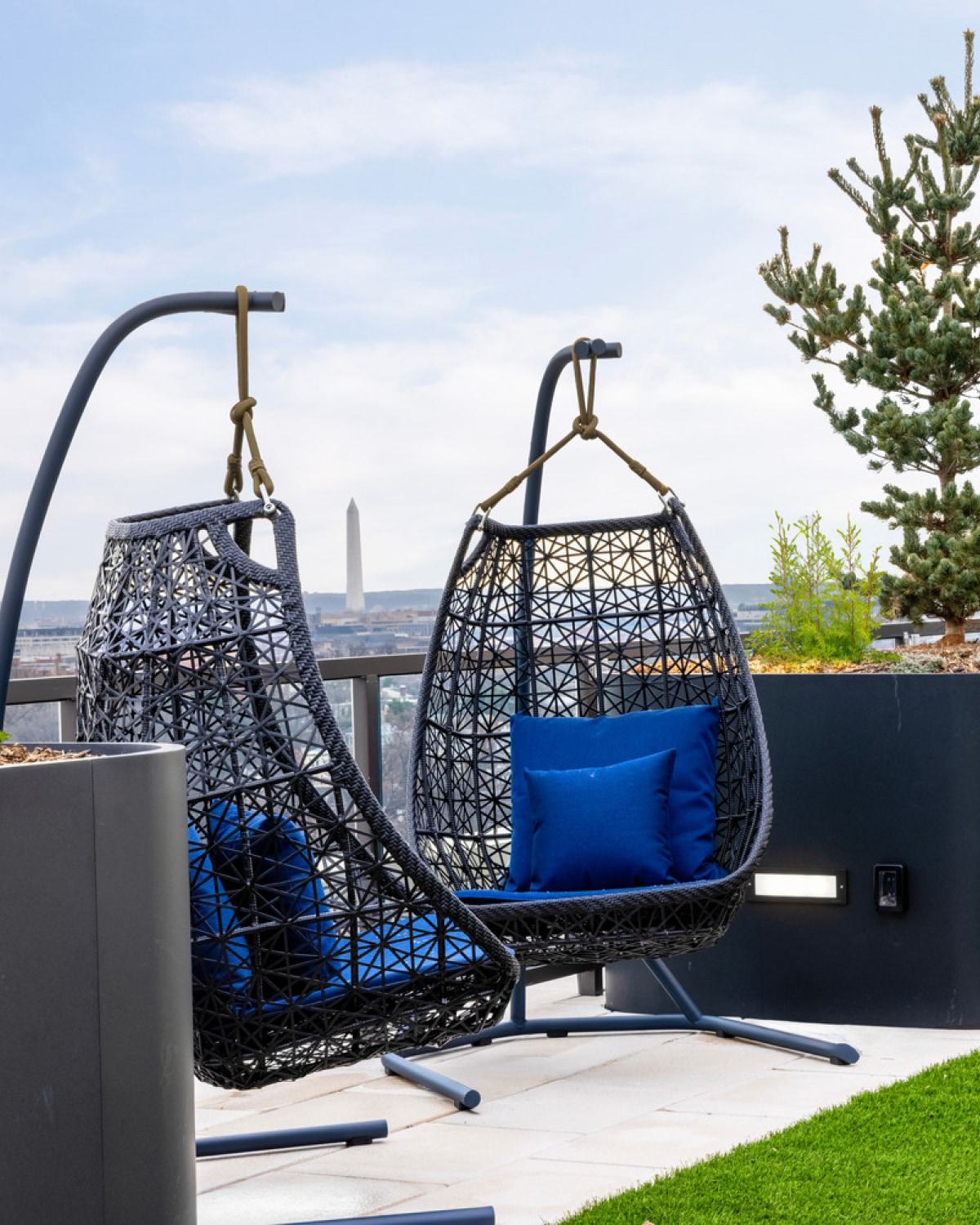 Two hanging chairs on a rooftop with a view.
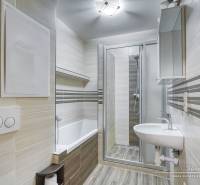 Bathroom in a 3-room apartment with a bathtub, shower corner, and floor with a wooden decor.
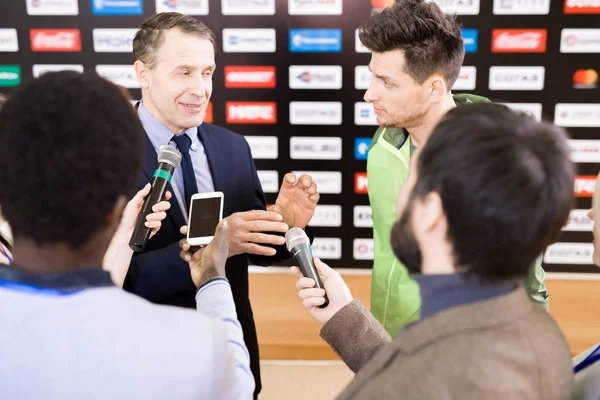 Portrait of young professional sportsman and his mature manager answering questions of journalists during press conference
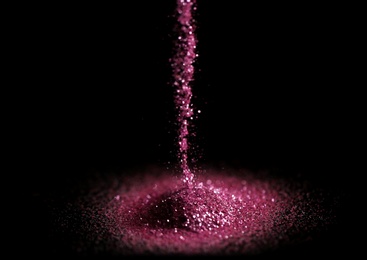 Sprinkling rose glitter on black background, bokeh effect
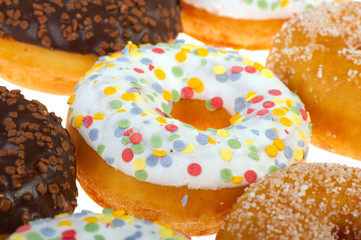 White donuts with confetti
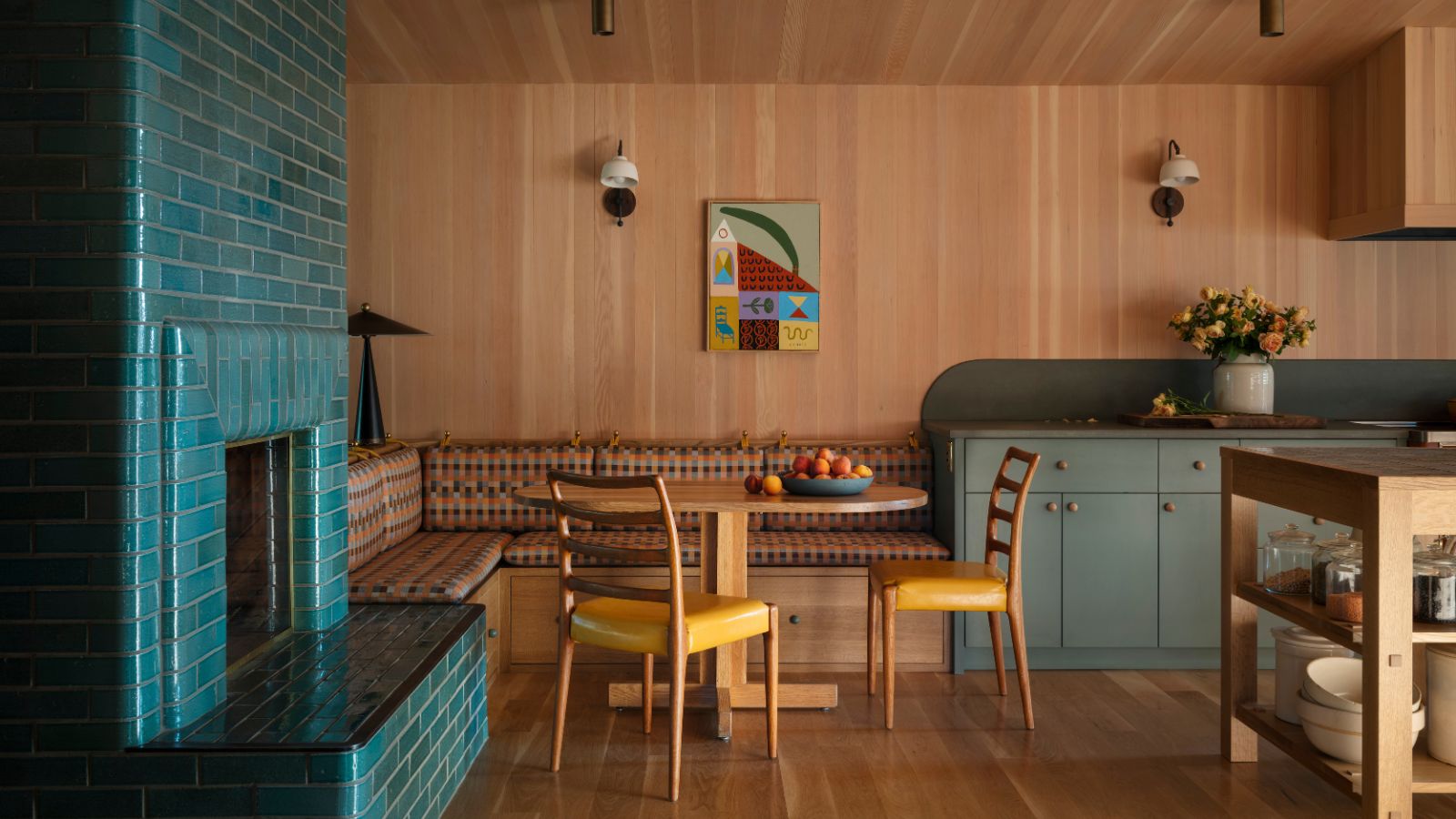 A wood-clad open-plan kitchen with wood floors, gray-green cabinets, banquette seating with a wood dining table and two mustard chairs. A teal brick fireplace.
^^^^^^^^^^^^^^^^
WHAT THE TASK ASKS: Give the entries above again word for word, without any pictures.

TASK RESULT:
 Two hanging chairs on a rooftop with a view.
 Bathroom in a 3-room apartment with a bathtub, shower corner, and floor with a wooden decor.
 Portrait of young professional sportsman and his mature manager answering questions of journalists during press conference
 Sprinkling rose glitter on black background, bokeh effect
 White donuts with confetti
 A wood-clad open-plan kitchen with wood floors, gray-green cabinets, banquette seating with a wood dining table and two mustard chairs. A teal brick fireplace.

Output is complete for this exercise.